What you need to do: Give back, word for word, the lines in the listing below from the one holding "Flame projected in" down to the one holding "Enchanting marry me", both ends included.

-------- Exercise data

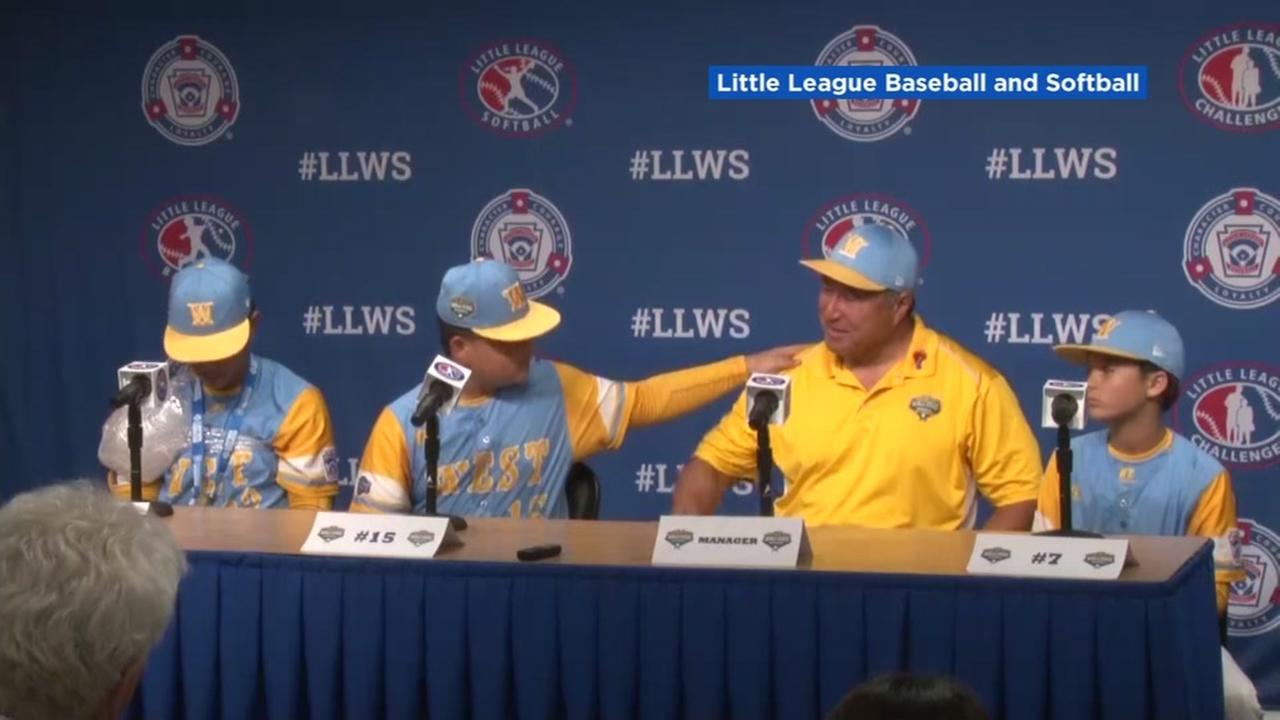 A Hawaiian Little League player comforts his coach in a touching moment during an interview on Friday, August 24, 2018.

----------------
-------- Exercise data

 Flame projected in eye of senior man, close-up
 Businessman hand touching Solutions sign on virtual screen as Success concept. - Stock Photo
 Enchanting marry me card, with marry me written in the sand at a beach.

----------------

Result:
 Flame projected in eye of senior man, close-up
 Businessman hand touching Solutions sign on virtual screen as Success concept. - Stock Photo
 Enchanting marry me card, with marry me written in the sand at a beach.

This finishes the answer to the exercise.